• [SUPPLIED TEXT]
--------

Exposure Basics - Part 1: Introduction to Exposure

Part One: Introduction to Exposure

The first installment of a three-part series: Introduction to Exposure, Creative Exposure, and Additional Exposure Techniques.

Introduction

Before getting into specifics, it’s important to emphasize that, as the photographer, you are the one in charge. “To thine own self be true.” The only “right” answer to any question in photography is the one that comes as close as possible to capturing the image you want. It does not matter what the “experts” prefer. Always shoot for the image that’s your vision, not someone else’s. Be conventional or unconventional. If you want a bright photo, a dark one or somewhere in between; sharp focus or fuzzy; realistic or imaginative colors, go for it. Your task is to learn enough about your camera’s controls and options, then use those controls to get the results you want.

Many of the controls on a digital camera deal with exposure, so this is a good place to begin. Hand-held exposure meters that measured the light and gave you the recommended exposure date back more than 100 years and are still used. Modern cameras have built-in exposure meters coupled to the camera’s controls, and allow manual or automatic control of exposure.

--------

• [GIVEN MATERIAL]
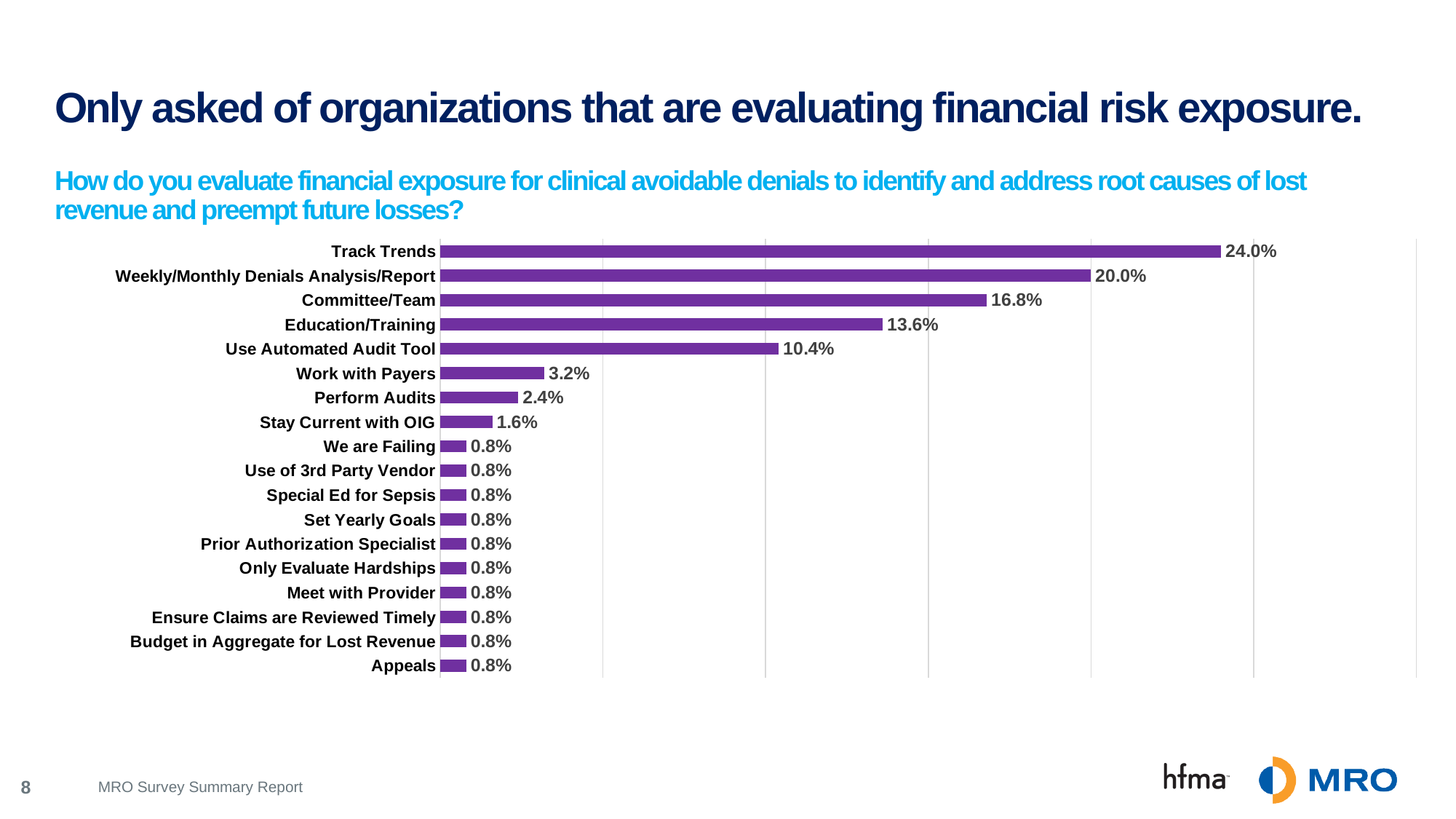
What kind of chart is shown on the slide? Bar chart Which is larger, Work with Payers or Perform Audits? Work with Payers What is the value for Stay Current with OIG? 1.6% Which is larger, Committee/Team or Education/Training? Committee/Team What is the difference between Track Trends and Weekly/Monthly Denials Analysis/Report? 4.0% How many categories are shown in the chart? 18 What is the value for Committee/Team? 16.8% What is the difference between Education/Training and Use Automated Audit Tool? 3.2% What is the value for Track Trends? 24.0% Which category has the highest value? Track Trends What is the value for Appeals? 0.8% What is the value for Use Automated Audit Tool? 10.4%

--------

• [JOB ITEM A] From the exposure introduction above, extract the passage that begins at the words "Part One: Introduction" and stops after the words "results you want.".
• [JOB ITEM B] Continue the introduction to photographic exposure above, starting after its final sentence.

• [OUTPUT A]
Part One: Introduction to Exposure

The first installment of a three-part series: Introduction to Exposure, Creative Exposure, and Additional Exposure Techniques.

Introduction

Before getting into specifics, it’s important to emphasize that, as the photographer, you are the one in charge. “To thine own self be true.” The only “right” answer to any question in photography is the one that comes as close as possible to capturing the image you want. It does not matter what the “experts” prefer. Always shoot for the image that’s your vision, not someone else’s. Be conventional or unconventional. If you want a bright photo, a dark one or somewhere in between; sharp focus or fuzzy; realistic or imaginative colors, go for it. Your task is to learn enough about your camera’s controls and options, then use those controls to get the results you want.

• [OUTPUT B]
Pentax 1-Degree Spot Meter by Jim Harrison

Over and Under Exposure

If the image captured is brighter than you want, and if it can’t be corrected in your image-editing software (e.g., in Photoshop), then it is “over-exposed.” Over- exposure is most often indicated by bright areas, perhaps sunlit clouds or other whitish objects, that lack texture or detail. That’s often called “blown-out” highlights, and is the most common (and uncorrectable!) exposure error in digital photographs. If you catch it quickly on the camera’s monitor panel (where the most recent shot is temporarily displayed), and if you haven’t moved and if the subject hasn’t disappeared, reduce your exposure settings and re-shoot. (See Exposure Compensation, in Part 2, for a quick, easy way to do this. Exposure Bracketing, covered in Part 3, can also help prevent losing a good shot to blown-out highlights.) Again, blown-out (too bright) highlights cannot be fixed in the computer!

Overexposed, Midland, TX by Jim Harrison. The clouds are way too bright.

Overexposed after Processing by Jim Harrison. The overexposure cannot be corrected, even with "highlight recovery."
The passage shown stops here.